When taking a close look at the symptoms, it clearly has something to do with an overflowing save file (if you peek at their sizes, you are going to notice that they are all the same no matter what is stored therein). This means that the game’s state and your structures share the same fixed space within the save file.

First of all, there seems to be a limit to how big an individual structure can be without vanishing, and going by OP’s post there obviously seems to be a hard limit to how much can be constructed in total (not surprising, though, given the fixed size of the save files). Exceed any of those, and the structures in question are going to vanish.

Another point that crops up this way is that whenever new features are added, they require space in the save file so they inevitably reduce the space available for storing your structures.
You can see this by constructing a large enough base to hit a limit (get huge, then take it step by step: Place a few structural elements, exit, reenter and see whether or not your base still exists - backing up viable save files to cloud storage or a USB stick beforehand is highly recommended!) so that it vanishes into thin air. Then restore from backup and take a more fine-grained approach until you reach that limit.

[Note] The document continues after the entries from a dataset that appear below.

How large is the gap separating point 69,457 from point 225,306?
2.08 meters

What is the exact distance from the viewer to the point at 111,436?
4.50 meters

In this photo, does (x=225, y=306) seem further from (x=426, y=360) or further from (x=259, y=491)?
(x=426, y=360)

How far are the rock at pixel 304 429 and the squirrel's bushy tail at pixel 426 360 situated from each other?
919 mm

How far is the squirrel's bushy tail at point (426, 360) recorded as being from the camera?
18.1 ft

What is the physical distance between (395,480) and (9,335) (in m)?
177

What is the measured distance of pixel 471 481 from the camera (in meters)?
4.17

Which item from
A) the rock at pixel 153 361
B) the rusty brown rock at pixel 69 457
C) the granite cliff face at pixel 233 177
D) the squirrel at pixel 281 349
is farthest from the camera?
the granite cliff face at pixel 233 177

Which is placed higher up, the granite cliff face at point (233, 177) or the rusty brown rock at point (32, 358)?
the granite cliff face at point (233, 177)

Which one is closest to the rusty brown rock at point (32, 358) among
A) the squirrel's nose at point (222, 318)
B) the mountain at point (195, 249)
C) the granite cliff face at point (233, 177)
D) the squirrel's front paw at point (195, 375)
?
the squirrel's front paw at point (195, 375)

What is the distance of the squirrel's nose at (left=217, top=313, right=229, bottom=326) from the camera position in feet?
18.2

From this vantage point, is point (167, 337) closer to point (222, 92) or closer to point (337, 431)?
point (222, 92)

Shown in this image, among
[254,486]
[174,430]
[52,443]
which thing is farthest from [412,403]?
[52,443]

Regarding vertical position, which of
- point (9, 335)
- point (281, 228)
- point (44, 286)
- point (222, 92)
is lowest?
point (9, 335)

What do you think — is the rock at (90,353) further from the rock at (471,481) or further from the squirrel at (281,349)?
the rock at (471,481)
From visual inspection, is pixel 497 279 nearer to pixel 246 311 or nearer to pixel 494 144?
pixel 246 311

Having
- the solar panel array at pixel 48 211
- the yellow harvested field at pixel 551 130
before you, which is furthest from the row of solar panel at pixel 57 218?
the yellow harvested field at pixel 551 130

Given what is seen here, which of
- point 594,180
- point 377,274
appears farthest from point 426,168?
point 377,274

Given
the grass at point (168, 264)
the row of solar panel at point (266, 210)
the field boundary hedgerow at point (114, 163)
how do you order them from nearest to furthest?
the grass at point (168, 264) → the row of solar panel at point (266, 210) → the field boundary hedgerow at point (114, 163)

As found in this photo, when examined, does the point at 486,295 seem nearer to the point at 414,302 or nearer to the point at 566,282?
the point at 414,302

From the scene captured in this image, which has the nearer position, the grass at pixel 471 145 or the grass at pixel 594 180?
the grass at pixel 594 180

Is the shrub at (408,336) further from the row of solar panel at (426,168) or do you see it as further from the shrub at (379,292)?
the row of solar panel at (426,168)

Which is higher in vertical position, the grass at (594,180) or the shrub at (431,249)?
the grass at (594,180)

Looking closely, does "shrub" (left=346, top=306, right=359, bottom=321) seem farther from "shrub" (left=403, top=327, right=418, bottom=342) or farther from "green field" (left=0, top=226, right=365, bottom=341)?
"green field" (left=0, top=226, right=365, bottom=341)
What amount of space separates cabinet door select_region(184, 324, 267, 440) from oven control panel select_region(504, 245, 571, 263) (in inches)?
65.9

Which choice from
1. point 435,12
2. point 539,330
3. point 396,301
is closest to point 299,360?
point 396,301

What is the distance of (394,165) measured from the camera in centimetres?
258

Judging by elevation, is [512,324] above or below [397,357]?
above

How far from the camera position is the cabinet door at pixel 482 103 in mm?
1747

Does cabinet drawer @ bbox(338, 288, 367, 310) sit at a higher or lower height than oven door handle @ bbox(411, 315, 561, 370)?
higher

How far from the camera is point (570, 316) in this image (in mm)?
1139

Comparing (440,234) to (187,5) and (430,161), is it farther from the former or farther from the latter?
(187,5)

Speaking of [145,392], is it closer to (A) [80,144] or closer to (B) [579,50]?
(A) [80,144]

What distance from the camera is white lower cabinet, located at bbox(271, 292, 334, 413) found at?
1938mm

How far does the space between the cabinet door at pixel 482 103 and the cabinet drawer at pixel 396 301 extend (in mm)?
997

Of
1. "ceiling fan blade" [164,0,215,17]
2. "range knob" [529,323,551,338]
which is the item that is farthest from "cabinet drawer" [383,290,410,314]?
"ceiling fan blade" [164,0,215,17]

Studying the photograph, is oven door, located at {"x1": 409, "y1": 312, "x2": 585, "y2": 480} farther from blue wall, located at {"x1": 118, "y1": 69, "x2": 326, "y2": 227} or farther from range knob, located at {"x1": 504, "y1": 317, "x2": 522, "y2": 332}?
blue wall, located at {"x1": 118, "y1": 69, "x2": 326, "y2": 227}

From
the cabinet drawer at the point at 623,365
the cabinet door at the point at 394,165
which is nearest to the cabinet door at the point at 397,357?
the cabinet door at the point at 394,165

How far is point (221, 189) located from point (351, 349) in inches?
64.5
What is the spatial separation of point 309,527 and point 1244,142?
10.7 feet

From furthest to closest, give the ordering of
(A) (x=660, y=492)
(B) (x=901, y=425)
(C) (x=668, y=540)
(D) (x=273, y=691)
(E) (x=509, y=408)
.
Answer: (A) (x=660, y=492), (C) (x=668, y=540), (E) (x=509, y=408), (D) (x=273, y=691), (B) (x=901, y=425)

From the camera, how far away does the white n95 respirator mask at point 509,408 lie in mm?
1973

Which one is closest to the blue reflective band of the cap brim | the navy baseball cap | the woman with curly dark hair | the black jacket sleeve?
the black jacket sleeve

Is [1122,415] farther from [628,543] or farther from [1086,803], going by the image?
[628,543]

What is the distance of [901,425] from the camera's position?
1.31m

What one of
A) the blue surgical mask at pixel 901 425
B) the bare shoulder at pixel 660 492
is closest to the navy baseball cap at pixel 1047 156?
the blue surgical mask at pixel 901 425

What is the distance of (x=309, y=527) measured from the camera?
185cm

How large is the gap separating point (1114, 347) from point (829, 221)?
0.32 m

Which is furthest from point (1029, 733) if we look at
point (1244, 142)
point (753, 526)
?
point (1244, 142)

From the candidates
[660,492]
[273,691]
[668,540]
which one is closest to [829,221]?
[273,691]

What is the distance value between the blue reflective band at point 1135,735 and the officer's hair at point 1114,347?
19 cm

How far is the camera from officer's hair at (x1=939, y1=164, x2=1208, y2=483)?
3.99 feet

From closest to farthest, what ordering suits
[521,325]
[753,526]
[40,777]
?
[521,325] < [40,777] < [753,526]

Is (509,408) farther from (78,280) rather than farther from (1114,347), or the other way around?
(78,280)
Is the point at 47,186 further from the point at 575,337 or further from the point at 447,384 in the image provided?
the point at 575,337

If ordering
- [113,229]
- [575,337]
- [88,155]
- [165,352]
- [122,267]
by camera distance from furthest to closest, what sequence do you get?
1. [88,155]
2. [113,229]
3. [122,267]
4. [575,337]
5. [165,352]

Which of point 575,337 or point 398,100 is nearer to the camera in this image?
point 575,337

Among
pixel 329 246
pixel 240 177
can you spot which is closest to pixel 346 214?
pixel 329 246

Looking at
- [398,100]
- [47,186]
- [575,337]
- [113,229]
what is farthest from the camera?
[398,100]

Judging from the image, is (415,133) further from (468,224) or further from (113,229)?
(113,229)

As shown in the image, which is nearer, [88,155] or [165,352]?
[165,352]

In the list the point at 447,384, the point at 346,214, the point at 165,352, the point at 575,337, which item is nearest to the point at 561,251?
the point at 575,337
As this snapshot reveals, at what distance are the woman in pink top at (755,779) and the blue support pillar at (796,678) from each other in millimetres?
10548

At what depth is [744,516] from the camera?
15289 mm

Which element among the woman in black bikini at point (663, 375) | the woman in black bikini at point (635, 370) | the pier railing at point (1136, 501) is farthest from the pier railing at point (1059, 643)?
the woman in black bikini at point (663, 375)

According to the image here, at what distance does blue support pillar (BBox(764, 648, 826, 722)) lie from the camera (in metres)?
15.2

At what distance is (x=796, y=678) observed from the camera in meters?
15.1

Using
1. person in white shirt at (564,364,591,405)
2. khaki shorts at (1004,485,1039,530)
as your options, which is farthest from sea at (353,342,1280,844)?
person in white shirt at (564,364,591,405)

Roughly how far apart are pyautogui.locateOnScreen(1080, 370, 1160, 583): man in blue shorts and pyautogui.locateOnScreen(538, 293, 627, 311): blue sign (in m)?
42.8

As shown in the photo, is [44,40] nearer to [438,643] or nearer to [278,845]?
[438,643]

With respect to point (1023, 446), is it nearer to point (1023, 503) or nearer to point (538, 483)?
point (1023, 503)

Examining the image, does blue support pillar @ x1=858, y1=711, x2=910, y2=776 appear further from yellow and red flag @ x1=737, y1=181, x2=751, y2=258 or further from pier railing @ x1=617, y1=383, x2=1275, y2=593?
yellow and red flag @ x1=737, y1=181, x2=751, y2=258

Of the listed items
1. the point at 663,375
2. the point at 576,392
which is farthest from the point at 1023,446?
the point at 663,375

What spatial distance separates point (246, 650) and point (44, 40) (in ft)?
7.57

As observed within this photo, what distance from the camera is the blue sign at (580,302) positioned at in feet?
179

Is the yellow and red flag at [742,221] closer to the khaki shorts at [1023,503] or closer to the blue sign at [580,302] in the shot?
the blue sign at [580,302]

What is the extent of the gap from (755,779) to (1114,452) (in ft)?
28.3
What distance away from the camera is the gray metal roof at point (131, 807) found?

I have had this myself in the Exiled Lands where I reached the threshold to the exact number of placeables that remained stable, but after a new feature got added, without placing any structural element, then leaving and reentering the game, POOF!!!
The entire base was gone.

This leaves one of two possibilities: Either the base design isn’t saved in its entirety any more due to the additional data introduced by the new features, or it is, but the additional data is trashing the base data, leaving it corrupted.
Then, upon attempting to restore the base(s), the routine(s) that are reassembling any bases are confronted with data that just doesn’t compute, and as a direct consequence it returns an error instead of presenting you with an invalid structure.
Given the symptoms I’d rather lean toward the corrupted base data.